One might justifiably extend this to most aspects of our modern world, from the breakneck speed of the financial industry to the intricacy of global economics.

“We have surrounded ourselves in the modern age with things like power plants and nuclear-weapons systems and airports that handle hundreds of planes an hour, on the understanding that the risks they represent are, at the very least, manageable,” Gladwell wrote. “But if the potential for catastrophe is actually found in the normal functioning of complex systems, this assumption is false. Risks are not easily manageable, accidents are not easily preventable, and the rituals of disaster have no meaning.”

He added: “We have constructed a world in which the potential for high-tech catastrophe is embedded in the fabric of day-to-day life.”

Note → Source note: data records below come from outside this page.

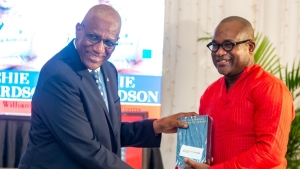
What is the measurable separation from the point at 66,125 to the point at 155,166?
1.85m

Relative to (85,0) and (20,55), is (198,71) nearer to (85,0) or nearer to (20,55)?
(85,0)

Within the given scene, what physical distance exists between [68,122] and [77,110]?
0.24 ft

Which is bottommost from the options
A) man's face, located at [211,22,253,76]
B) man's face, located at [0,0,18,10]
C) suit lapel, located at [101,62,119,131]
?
suit lapel, located at [101,62,119,131]

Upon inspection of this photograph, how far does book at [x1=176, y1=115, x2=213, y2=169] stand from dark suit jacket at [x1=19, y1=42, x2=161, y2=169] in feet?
1.03

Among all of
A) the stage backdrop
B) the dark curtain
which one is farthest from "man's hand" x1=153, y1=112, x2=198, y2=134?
the stage backdrop

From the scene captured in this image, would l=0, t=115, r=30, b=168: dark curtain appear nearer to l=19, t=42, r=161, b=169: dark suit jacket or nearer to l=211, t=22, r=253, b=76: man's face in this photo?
l=19, t=42, r=161, b=169: dark suit jacket

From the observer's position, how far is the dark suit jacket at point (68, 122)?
228 centimetres

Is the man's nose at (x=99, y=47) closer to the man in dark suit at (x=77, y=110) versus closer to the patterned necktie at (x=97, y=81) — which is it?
the man in dark suit at (x=77, y=110)

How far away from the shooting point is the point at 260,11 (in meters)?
4.46

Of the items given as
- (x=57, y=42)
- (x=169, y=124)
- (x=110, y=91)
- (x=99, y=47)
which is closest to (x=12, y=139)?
(x=57, y=42)

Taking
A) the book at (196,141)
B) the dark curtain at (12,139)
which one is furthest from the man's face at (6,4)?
the book at (196,141)

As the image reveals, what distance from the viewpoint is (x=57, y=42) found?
4363mm

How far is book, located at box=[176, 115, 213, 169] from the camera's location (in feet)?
7.41

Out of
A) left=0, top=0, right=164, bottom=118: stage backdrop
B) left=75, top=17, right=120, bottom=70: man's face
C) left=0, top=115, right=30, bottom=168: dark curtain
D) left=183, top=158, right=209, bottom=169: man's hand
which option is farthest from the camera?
left=0, top=0, right=164, bottom=118: stage backdrop
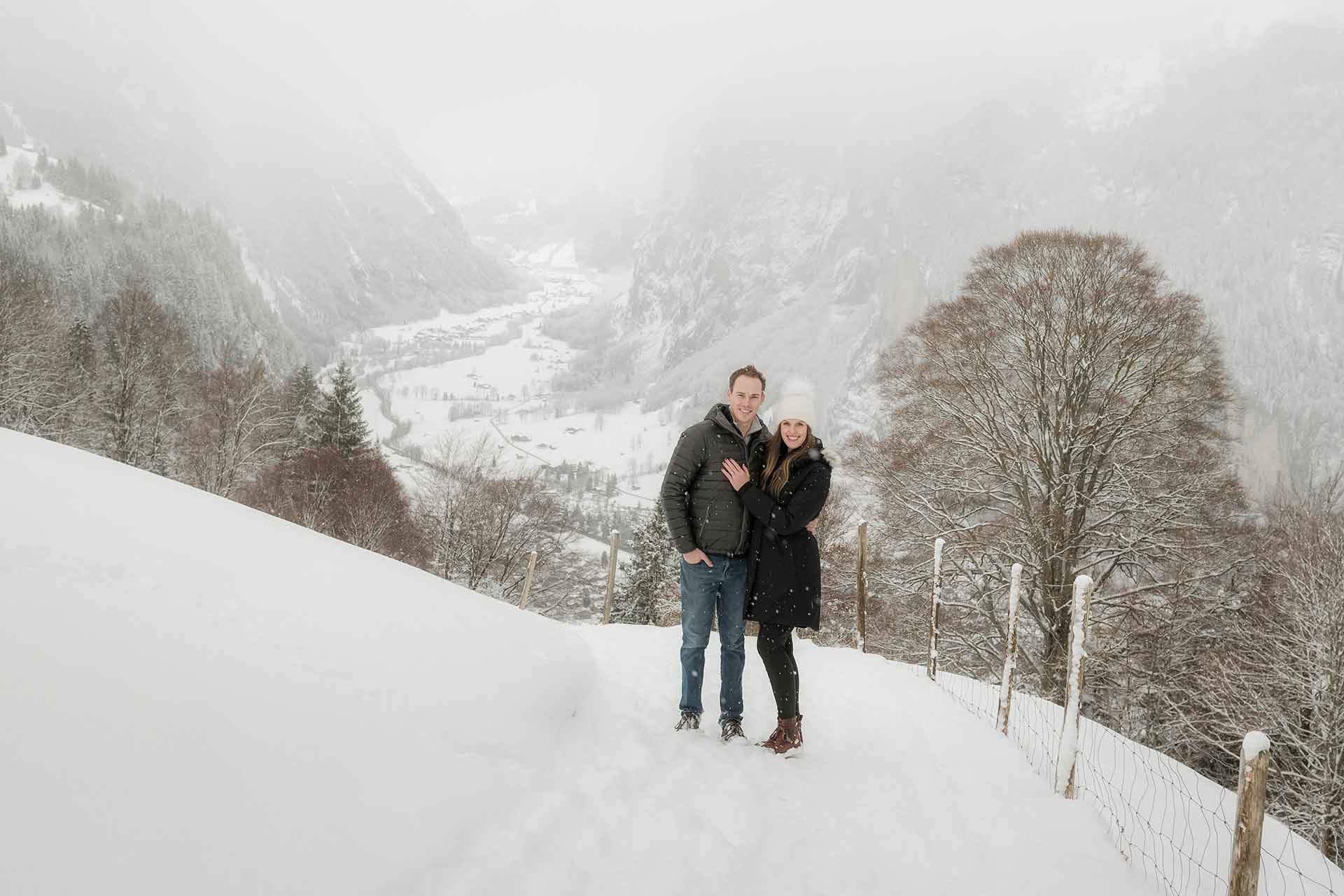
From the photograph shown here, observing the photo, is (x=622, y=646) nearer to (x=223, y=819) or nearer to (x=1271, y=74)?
(x=223, y=819)

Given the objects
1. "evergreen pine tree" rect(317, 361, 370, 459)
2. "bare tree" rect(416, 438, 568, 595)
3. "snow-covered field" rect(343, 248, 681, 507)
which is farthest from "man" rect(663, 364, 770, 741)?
"snow-covered field" rect(343, 248, 681, 507)

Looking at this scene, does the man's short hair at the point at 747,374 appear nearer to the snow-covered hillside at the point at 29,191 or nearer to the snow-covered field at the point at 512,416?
the snow-covered field at the point at 512,416

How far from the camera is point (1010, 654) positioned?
193 inches

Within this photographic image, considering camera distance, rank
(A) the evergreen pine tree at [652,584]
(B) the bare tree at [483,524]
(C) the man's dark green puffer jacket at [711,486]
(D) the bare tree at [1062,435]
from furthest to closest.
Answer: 1. (B) the bare tree at [483,524]
2. (A) the evergreen pine tree at [652,584]
3. (D) the bare tree at [1062,435]
4. (C) the man's dark green puffer jacket at [711,486]

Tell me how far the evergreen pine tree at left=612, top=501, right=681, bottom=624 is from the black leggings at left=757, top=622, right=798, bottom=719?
73.1 ft

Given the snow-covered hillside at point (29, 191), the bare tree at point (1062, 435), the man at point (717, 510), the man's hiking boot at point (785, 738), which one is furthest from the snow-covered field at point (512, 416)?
the man's hiking boot at point (785, 738)

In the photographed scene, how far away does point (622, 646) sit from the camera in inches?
247

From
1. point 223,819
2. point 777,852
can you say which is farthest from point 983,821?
point 223,819

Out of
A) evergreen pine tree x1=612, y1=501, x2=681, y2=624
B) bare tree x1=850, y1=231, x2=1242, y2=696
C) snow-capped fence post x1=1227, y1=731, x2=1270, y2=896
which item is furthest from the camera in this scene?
evergreen pine tree x1=612, y1=501, x2=681, y2=624

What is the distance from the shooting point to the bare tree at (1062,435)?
1241cm

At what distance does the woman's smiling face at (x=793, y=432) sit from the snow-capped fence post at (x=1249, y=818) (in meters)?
2.17

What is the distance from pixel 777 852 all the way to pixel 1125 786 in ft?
12.4

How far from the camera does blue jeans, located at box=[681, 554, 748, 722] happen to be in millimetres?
3854

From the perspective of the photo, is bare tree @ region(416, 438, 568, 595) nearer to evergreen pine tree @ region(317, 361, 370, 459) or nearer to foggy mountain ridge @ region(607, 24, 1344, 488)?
evergreen pine tree @ region(317, 361, 370, 459)
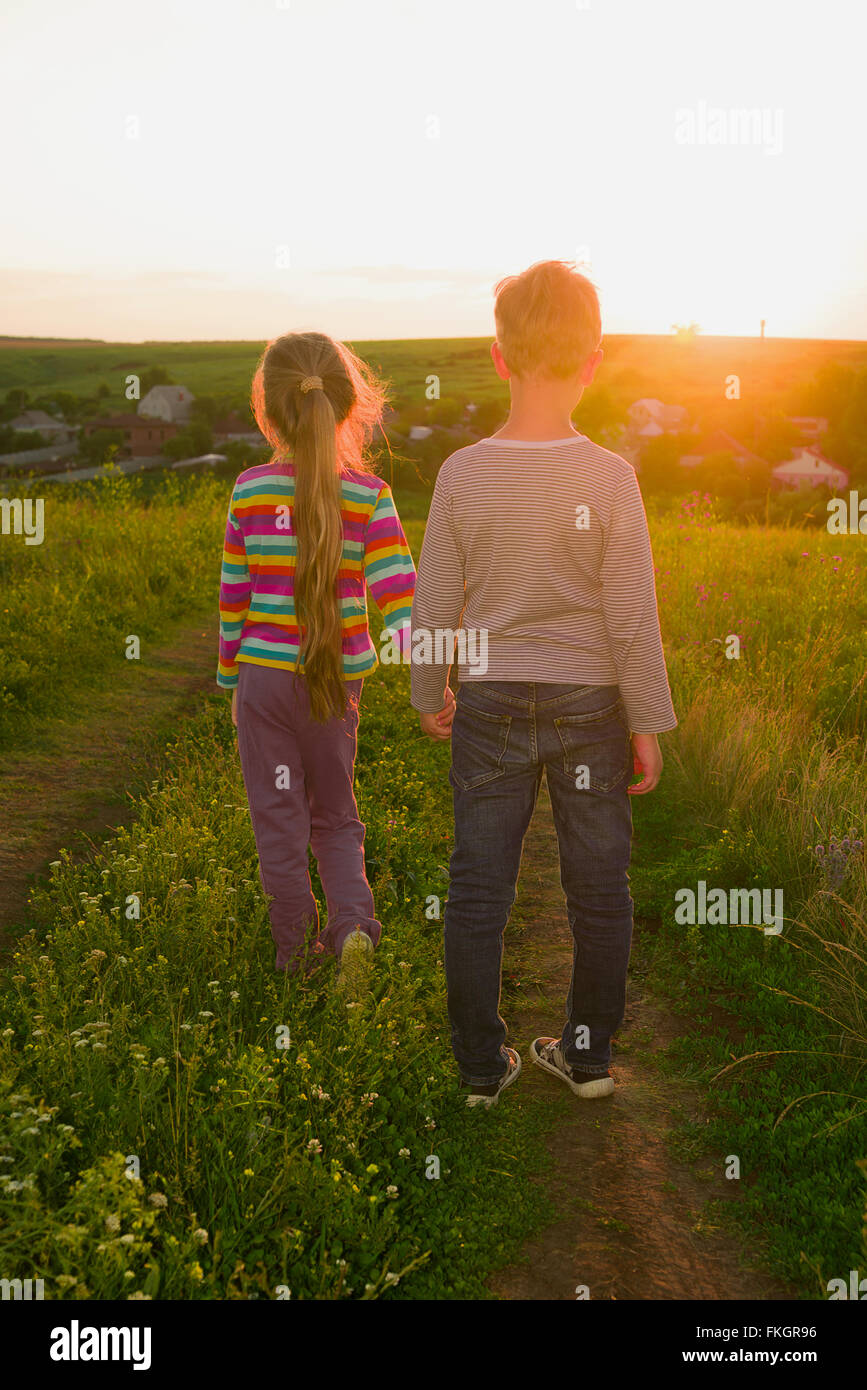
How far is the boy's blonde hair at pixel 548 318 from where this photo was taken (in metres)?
2.58

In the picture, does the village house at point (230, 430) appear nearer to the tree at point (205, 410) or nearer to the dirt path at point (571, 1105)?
the tree at point (205, 410)

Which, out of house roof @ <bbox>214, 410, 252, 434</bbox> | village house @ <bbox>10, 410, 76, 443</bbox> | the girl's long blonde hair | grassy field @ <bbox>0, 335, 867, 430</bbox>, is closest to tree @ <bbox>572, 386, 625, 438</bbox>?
grassy field @ <bbox>0, 335, 867, 430</bbox>

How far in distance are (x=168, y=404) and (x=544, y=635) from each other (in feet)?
294

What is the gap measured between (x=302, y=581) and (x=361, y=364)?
88 cm

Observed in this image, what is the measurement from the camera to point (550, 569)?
8.92 feet

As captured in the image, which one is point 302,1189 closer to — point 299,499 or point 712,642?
point 299,499

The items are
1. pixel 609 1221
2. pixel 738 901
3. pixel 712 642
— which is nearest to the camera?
pixel 609 1221

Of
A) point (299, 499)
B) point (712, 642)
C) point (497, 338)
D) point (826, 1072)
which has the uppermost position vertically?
point (497, 338)

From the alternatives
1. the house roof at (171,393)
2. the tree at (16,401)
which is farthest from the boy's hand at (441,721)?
the house roof at (171,393)

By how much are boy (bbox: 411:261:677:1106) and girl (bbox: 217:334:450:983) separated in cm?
40

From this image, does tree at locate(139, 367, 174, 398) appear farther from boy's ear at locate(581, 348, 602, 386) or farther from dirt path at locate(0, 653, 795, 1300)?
boy's ear at locate(581, 348, 602, 386)

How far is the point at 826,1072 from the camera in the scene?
10.6 ft

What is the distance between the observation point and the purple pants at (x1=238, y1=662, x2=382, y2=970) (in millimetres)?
3283
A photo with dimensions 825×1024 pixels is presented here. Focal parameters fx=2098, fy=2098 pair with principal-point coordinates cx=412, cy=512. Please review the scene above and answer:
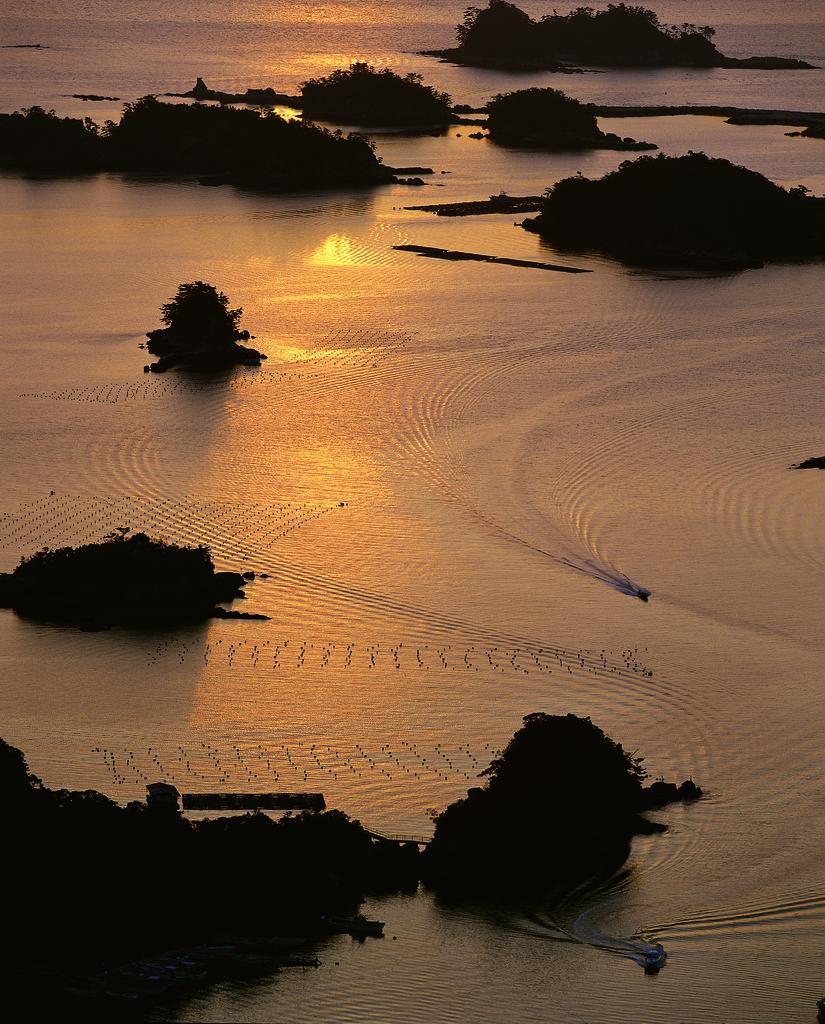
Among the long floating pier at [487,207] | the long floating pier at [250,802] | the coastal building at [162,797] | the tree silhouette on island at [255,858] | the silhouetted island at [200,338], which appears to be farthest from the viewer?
the long floating pier at [487,207]

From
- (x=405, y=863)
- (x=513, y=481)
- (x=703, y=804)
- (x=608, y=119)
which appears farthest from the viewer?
(x=608, y=119)

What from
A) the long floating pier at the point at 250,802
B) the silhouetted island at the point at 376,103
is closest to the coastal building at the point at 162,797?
the long floating pier at the point at 250,802

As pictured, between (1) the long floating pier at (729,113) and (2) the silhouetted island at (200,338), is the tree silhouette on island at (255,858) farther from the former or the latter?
(1) the long floating pier at (729,113)

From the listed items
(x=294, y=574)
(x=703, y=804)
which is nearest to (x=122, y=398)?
(x=294, y=574)

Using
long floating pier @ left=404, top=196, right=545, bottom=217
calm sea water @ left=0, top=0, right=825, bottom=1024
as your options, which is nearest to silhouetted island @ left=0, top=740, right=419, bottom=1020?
calm sea water @ left=0, top=0, right=825, bottom=1024

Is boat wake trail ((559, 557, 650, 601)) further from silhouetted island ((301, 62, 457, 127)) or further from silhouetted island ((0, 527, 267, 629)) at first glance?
silhouetted island ((301, 62, 457, 127))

If this is correct, then the increasing reliance on technology in our everyday lives, and in the business world, is no guarantee of diverting disasters or impeding human error. As man and machine become more dependent on one another, we must appreciate the insecurities of both.

Don’t panic

However, lest all hope is given up, there are a number of steps that can be taken to mitigate the impact of human error. In a study titled “Can Technology Eliminate Human Error”, the authors suggested that a holistic approach must be taken for human error reduction. As much as changes to worker behaviour and methods must be greatly improved, so too does the designs of the organisational and computerised systems they are working on. Fundamentally, vigilance is key; one can never assume a computer system to be infallible nor a worker failsafe.

By extension, it is also essential that employees actually understand key aspects of their jobs. A 2008 study of 400 businesses in the UK and US found that 23% of employees did not understand at least one essential aspect of their job – the combined economic cost of this was estimated to be $27.4bn per year for the companies studied. This is especially true for new employees or following a change to a company’s working methods.

“Drawing attention to incidents helps to raise awareness and enables employees to change their behaviour, so that the probability of an incident recurring is reduced,” David Hancock, head of risk management at Transport for London, was quoted by a Willis report.

“Talking about risk helps to reduce it,” he added. “If a colleague tells you there’s an ice patch on which you almost fell, you’ll avoid it.”

And yet, the onus must not fall solely on the employee. From the top down, companies must execute a wholesale policy that not only understands that human error is natural and a very real possibility, but that only with the correct procedures in place, adequate training and constant interactions between workers with different skill-sets, can it be minimised – although, it will never disappear completely.